The pleadings and evidence thus raised the issue that Ramirez’s own
negligence had caused, or at least contributed to, the accident; consequently,
question number one inquired not only whether Deen’s negligence (with respect
to a condition of the premises) had proximately caused the accident, but also
whether Ramirez’s negligence had caused the accident. Because the issue of
Ramirez’s negligence was squarely before the jury, the trial court properly
6 included a definition of ordinary care as to her. See H.E. Butt Grocery Co., 985
S.W.2d at 23. Moreover, because the ordinary-care definition did not place the
burden on Ramirez to disprove her knowledge of the dangerous condition, open
and obvious and concealment instructions or definitions were not necessary to
“minimize the harm” from the definition, as Ramirez contends.3
Ramirez complains that the charge did not identify who had the burden of
proof on which claim. “The placing of the burden of proof may be accomplished
either through a global admonitory preponderance-of-the-evidence instruction or
within each jury question.” Morales v. Chrysler Realty Corp., 843 S.W.2d 275,
279 (Tex. App.—Austin 1992, no writ). The charge here used a global
admonitory instruction—“which is the preferred method and is normally used in
pattern jury charges”—and required a “Yes” answer to be based on a
preponderance of the evidence. Id. Question number one properly included a
blank space next to Deen and a blank space next to Ramirez for the jury to
answer either “Yes” or “No.” Moreover, while question number one asked about
the negligence of both Deen and Ramirez, it specifically instructed the jury that
“[w]ith respect to the condition of the premises, CRAIG DEEN was negligent if,”

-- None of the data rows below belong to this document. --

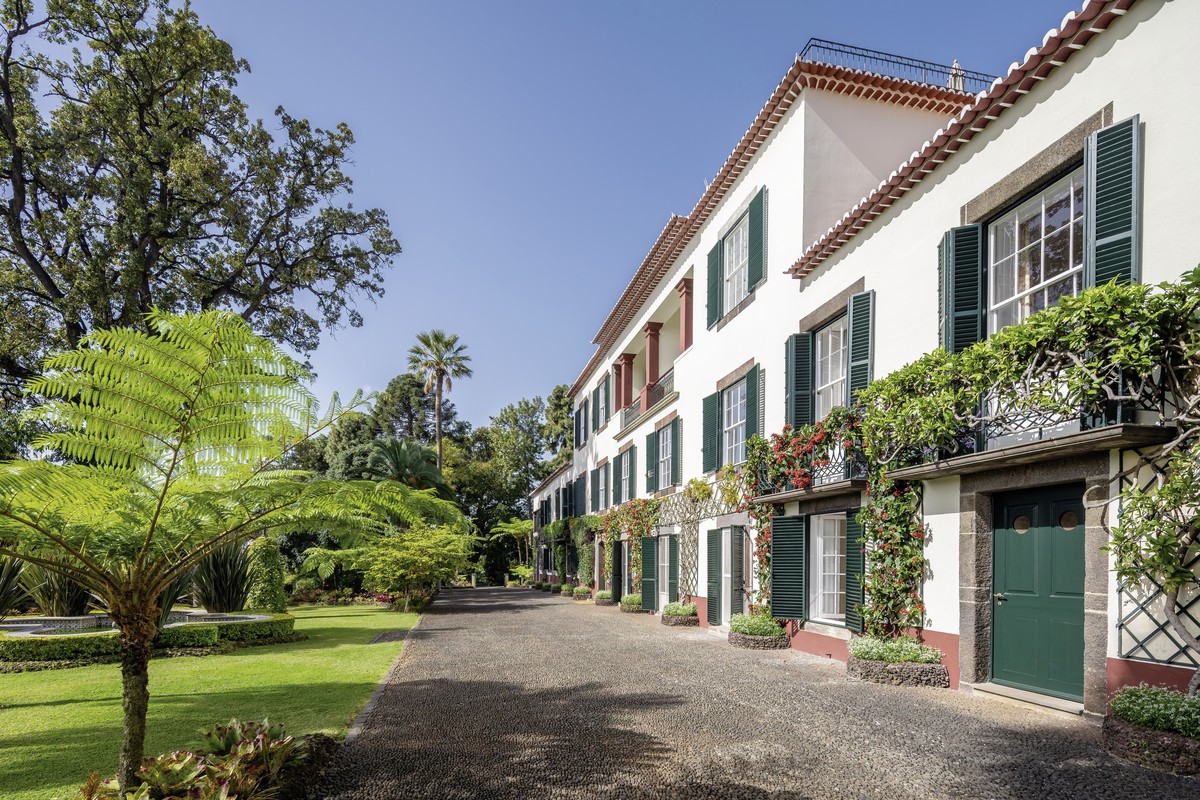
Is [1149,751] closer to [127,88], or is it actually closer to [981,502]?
[981,502]

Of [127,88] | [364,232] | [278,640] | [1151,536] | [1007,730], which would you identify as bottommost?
[278,640]

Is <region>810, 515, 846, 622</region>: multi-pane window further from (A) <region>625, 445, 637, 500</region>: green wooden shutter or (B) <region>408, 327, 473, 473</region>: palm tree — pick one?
(B) <region>408, 327, 473, 473</region>: palm tree

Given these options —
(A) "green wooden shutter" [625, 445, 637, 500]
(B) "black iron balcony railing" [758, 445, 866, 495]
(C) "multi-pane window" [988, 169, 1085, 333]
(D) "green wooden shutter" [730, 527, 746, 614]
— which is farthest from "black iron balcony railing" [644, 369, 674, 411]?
(C) "multi-pane window" [988, 169, 1085, 333]

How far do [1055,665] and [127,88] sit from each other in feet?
69.9

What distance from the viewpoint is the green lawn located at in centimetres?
545

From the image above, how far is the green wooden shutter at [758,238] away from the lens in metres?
13.3

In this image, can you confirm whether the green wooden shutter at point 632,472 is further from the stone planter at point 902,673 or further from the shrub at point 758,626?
the stone planter at point 902,673

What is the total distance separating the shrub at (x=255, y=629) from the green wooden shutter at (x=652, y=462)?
10157mm

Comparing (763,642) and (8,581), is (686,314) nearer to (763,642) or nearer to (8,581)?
(763,642)

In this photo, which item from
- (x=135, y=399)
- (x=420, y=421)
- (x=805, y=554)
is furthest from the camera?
(x=420, y=421)

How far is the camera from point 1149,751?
196 inches

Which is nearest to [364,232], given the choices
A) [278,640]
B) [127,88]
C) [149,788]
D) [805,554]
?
[127,88]

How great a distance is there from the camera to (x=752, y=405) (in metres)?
13.4

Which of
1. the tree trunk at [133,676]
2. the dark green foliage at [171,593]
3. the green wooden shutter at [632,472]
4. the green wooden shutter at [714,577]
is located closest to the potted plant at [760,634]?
the green wooden shutter at [714,577]
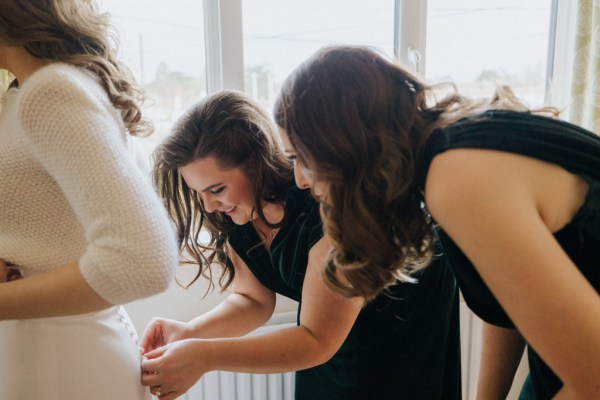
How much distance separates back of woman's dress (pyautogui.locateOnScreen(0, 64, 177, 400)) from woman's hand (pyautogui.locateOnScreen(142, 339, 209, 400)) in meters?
0.03

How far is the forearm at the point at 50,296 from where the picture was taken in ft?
2.44

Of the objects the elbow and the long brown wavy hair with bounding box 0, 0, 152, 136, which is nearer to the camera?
the long brown wavy hair with bounding box 0, 0, 152, 136

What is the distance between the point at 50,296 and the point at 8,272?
0.13m

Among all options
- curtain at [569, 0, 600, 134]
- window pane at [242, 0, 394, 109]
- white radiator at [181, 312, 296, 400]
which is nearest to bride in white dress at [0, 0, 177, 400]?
white radiator at [181, 312, 296, 400]

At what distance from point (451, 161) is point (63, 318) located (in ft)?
1.97

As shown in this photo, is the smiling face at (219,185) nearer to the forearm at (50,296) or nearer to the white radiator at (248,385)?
the forearm at (50,296)

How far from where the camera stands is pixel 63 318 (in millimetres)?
840

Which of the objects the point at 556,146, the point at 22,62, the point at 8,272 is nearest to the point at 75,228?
the point at 8,272

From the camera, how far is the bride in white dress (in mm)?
712

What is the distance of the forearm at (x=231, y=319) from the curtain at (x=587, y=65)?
1.38 meters

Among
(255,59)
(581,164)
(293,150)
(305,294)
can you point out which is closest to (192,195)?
(305,294)

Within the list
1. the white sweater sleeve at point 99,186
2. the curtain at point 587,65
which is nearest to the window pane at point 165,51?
the white sweater sleeve at point 99,186

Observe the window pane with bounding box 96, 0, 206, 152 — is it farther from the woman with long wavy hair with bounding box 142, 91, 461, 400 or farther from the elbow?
the elbow

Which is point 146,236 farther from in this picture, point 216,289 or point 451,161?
point 216,289
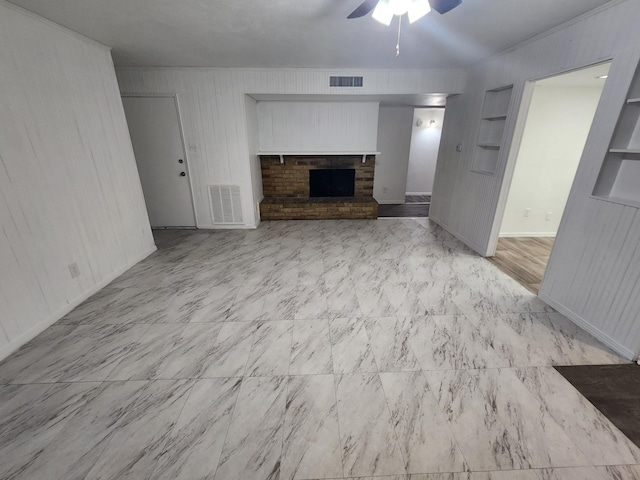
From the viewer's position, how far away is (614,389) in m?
1.69

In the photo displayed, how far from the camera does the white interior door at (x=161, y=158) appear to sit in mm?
4035

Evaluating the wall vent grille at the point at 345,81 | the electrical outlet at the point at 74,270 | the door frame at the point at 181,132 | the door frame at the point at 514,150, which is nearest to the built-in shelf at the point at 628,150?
the door frame at the point at 514,150

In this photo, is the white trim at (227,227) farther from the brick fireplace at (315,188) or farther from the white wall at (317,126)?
the white wall at (317,126)

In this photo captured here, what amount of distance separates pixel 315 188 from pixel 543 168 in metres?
3.70

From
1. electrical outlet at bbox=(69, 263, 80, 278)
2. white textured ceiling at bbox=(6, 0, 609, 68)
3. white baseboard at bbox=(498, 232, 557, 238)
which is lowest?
white baseboard at bbox=(498, 232, 557, 238)

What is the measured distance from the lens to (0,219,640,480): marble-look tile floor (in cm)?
132

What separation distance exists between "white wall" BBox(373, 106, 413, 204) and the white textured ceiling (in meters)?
2.37

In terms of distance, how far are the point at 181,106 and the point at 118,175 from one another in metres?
1.61

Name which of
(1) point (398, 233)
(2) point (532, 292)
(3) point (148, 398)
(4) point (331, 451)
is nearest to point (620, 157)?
(2) point (532, 292)

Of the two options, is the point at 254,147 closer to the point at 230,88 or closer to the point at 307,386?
the point at 230,88

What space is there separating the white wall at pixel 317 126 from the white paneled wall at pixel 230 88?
76cm

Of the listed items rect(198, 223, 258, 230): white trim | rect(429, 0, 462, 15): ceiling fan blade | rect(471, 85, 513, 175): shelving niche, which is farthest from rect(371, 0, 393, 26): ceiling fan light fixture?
rect(198, 223, 258, 230): white trim

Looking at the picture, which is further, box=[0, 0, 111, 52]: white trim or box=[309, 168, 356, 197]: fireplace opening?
box=[309, 168, 356, 197]: fireplace opening

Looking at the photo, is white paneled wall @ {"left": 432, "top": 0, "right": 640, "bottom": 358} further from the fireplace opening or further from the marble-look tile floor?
the fireplace opening
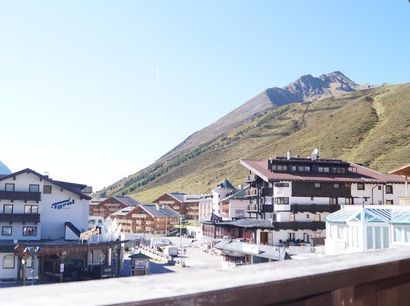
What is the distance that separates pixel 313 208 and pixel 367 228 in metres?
15.6

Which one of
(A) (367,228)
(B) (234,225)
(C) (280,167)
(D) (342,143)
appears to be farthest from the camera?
(D) (342,143)

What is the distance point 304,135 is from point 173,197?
2422 inches

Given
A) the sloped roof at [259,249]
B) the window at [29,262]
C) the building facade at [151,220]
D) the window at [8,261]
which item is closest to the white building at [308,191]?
the sloped roof at [259,249]

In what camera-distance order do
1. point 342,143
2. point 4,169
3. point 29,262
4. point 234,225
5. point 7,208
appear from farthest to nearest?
point 342,143, point 4,169, point 234,225, point 7,208, point 29,262

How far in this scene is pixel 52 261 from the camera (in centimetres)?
3794

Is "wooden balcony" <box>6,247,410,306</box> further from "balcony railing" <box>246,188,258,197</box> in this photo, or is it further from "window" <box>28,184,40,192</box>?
"balcony railing" <box>246,188,258,197</box>

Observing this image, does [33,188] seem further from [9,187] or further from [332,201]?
[332,201]

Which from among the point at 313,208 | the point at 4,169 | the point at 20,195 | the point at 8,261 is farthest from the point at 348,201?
the point at 4,169

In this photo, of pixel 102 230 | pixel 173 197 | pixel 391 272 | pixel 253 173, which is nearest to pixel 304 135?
pixel 173 197

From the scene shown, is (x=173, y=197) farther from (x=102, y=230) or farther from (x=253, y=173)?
(x=102, y=230)

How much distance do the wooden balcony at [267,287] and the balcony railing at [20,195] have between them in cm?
4197

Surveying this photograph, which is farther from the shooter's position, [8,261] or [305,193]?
[305,193]

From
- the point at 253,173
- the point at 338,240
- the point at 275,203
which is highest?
the point at 253,173

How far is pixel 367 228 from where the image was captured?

among other things, “CRAIG DEEN failed to exercise ordinary care to protect
ALICIA RAMIREZ from the danger[] by . . . failing to adequately warn ALICIA
RAMIREZ of the unreasonably dangerous condition.” [Emphasis added.] Thus,
3 The trial court also could have reasonably concluded that the requested instructions or definitions had the potential to create confusion where none existed.
7 as worded, the instruction placed the burden on Ramirez to prove her premises
liability claim.4
We hold that the trial court did not commit any abuse of discretion in its
charge to the jury. We overrule Ramirez’s first and second issues.
IV. FACTUAL SUFFICIENCY
In her third issue, Ramirez challenges the factual sufficiency of the
evidence to support the jury’s negligence findings in question number one.
Challenges to the factual sufficiency of the evidence must be raised in a motion
for new trial. See Tex. R. Civ. P. 324(b)(3); Tex. R. App. P. 33.1(a)(1). Ramirez
failed to preserve this issue for appellate review because she did not raise it in
her motion for new trial. We overrule Ramirez’s third issue.
V. CONCLUSION
Having overruled Ramirez’s three issues, we affirm the trial court’s
judgment.
/s/ Bill Meier
BILL MEIER JUSTICE
PANEL: MCCOY, MEIER, and GABRIEL, JJ.
DELIVERED: August 28, 2014
4 Both sides made it clear during closing arguments that Ramirez had the burden to prove her premises liability claim against Deen.